TASK: Quote the following listing back word for word, leaving every line unchanged.

[Stored data]

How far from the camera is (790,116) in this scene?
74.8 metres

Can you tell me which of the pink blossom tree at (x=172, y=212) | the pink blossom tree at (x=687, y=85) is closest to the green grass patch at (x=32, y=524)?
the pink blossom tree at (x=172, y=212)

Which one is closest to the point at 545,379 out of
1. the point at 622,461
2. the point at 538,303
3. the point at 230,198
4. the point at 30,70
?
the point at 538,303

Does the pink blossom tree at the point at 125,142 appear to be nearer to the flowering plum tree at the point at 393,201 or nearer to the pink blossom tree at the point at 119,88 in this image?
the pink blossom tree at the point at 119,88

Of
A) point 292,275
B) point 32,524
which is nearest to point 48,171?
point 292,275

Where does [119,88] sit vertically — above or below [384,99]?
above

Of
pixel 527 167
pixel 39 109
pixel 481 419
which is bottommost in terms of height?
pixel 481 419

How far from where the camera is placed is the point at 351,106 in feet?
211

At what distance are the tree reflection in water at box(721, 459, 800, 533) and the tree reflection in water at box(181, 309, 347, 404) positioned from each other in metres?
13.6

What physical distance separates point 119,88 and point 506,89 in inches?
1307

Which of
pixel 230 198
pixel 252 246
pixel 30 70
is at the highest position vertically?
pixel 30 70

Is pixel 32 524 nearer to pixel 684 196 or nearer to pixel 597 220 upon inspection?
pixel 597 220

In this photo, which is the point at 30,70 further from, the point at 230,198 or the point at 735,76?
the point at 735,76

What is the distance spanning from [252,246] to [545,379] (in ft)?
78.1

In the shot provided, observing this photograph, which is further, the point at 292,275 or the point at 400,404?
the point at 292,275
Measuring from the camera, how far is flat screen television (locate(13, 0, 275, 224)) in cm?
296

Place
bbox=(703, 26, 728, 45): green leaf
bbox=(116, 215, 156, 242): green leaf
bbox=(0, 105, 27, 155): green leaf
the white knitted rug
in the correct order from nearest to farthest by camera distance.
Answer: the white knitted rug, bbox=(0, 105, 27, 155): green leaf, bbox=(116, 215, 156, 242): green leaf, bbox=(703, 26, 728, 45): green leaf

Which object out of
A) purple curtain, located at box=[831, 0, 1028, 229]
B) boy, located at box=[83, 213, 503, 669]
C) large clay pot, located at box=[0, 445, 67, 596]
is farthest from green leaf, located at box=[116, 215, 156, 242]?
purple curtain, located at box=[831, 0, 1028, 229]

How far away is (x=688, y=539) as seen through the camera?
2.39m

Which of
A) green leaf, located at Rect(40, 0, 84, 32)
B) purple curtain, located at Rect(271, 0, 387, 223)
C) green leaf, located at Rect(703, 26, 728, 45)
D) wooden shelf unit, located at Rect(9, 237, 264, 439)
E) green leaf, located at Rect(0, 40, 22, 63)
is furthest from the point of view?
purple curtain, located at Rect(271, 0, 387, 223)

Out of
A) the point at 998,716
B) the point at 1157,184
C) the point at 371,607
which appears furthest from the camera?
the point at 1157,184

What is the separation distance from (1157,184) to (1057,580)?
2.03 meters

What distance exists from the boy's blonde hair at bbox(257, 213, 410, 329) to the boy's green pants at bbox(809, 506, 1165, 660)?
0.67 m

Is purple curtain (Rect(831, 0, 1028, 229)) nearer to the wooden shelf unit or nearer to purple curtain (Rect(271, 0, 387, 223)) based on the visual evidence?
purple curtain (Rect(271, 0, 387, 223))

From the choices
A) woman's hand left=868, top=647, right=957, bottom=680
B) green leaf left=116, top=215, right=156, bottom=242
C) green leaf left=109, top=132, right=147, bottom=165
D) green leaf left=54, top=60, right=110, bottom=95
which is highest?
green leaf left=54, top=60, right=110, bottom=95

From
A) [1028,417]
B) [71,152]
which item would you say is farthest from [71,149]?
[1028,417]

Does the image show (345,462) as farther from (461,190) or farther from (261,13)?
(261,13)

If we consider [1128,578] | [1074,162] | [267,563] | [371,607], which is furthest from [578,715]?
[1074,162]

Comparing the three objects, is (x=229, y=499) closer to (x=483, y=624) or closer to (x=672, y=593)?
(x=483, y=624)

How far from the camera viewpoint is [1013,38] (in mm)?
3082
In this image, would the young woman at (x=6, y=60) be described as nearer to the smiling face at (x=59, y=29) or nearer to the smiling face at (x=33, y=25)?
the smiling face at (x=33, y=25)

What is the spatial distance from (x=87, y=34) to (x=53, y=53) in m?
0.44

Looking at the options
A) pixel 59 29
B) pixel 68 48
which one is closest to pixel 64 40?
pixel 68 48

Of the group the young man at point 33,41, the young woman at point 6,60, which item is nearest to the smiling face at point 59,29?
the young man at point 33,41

OUTPUT BELOW:
How far from the camera is (790,116) in this scene?
74.8 metres

Can you tell me which of the pink blossom tree at (x=172, y=212) | the pink blossom tree at (x=687, y=85) is closest to the green grass patch at (x=32, y=524)?
the pink blossom tree at (x=172, y=212)

Which one is closest to the point at 545,379 out of
1. the point at 622,461
2. the point at 538,303
3. the point at 230,198
4. the point at 30,70
?
the point at 538,303

Does the pink blossom tree at the point at 125,142 appear to be nearer to the flowering plum tree at the point at 393,201 or nearer to the pink blossom tree at the point at 119,88 in this image?
the pink blossom tree at the point at 119,88

Of
A) point 292,275
B) point 32,524
which is nearest to point 48,171?
point 292,275

Where does [119,88] sit vertically — above or below [384,99]?
above

Of
pixel 527 167
pixel 39 109
pixel 481 419
which is bottommost in terms of height?
pixel 481 419

How far from where the camera is placed is the point at 351,106 in feet?
211

At what distance are the tree reflection in water at box(721, 459, 800, 533) and the tree reflection in water at box(181, 309, 347, 404) positioned from each other in metres?
13.6

What physical distance separates point 119,88 and point 506,89 in inches?
1307

Which of
pixel 230 198
pixel 252 246
pixel 30 70
is at the highest position vertically?
pixel 30 70

Is pixel 32 524 nearer to pixel 684 196 or nearer to pixel 597 220 upon inspection?
pixel 597 220

In this photo, which is the point at 30,70 further from, the point at 230,198 or the point at 735,76?
the point at 735,76

What is the distance spanning from [252,246] to [545,379] (in ft)?
78.1

In the shot provided, observing this photograph, which is further, the point at 292,275 or the point at 400,404?
the point at 292,275
Measuring from the camera, how far is flat screen television (locate(13, 0, 275, 224)) in cm?
296

Place
bbox=(703, 26, 728, 45): green leaf
bbox=(116, 215, 156, 242): green leaf
bbox=(0, 105, 27, 155): green leaf
the white knitted rug
in the correct order from nearest to farthest by camera distance.
Answer: the white knitted rug, bbox=(0, 105, 27, 155): green leaf, bbox=(116, 215, 156, 242): green leaf, bbox=(703, 26, 728, 45): green leaf

Which object out of
A) purple curtain, located at box=[831, 0, 1028, 229]
B) boy, located at box=[83, 213, 503, 669]
C) large clay pot, located at box=[0, 445, 67, 596]
is farthest from green leaf, located at box=[116, 215, 156, 242]?
purple curtain, located at box=[831, 0, 1028, 229]

How far away is (x=688, y=539) as seen through the camera?
2.39m

Which of
A) green leaf, located at Rect(40, 0, 84, 32)
B) purple curtain, located at Rect(271, 0, 387, 223)
C) green leaf, located at Rect(703, 26, 728, 45)
D) wooden shelf unit, located at Rect(9, 237, 264, 439)
E) green leaf, located at Rect(0, 40, 22, 63)
is furthest from the point of view?
purple curtain, located at Rect(271, 0, 387, 223)

Out of
A) the point at 998,716
B) the point at 1157,184
C) the point at 371,607
which appears furthest from the camera?
the point at 1157,184

What is the separation distance from (1157,184) to (1057,580)?
2.03 meters

What distance exists from the boy's blonde hair at bbox(257, 213, 410, 329) to the boy's green pants at bbox(809, 506, 1165, 660)?
0.67 m

Is purple curtain (Rect(831, 0, 1028, 229)) nearer to the wooden shelf unit or nearer to purple curtain (Rect(271, 0, 387, 223)) based on the visual evidence?
purple curtain (Rect(271, 0, 387, 223))

From the choices
A) woman's hand left=868, top=647, right=957, bottom=680
B) green leaf left=116, top=215, right=156, bottom=242
C) green leaf left=109, top=132, right=147, bottom=165
D) green leaf left=54, top=60, right=110, bottom=95
which is highest?
green leaf left=54, top=60, right=110, bottom=95

From
A) [1028,417]
B) [71,152]
which item would you say is farthest from [71,149]?
[1028,417]

Does the image show (345,462) as farther from (461,190) or farther from (261,13)?
(261,13)

If we consider [1128,578] | [1074,162] | [267,563] | [371,607], which is furthest from [578,715]?
[1074,162]

Comparing the three objects, is (x=229, y=499) closer to (x=483, y=624) or closer to (x=672, y=593)?
(x=483, y=624)

How far from the camera viewpoint is [1013,38] (in mm)?
3082
In this image, would the young woman at (x=6, y=60) be described as nearer to the smiling face at (x=59, y=29) or nearer to the smiling face at (x=33, y=25)?
the smiling face at (x=33, y=25)

What is the spatial distance from (x=87, y=34) to (x=53, y=53) in m?
0.44

Looking at the options
A) pixel 59 29
B) pixel 68 48
which one is closest to pixel 64 40?
pixel 68 48

Of the group the young man at point 33,41, the young woman at point 6,60, which item is nearest to the smiling face at point 59,29?
the young man at point 33,41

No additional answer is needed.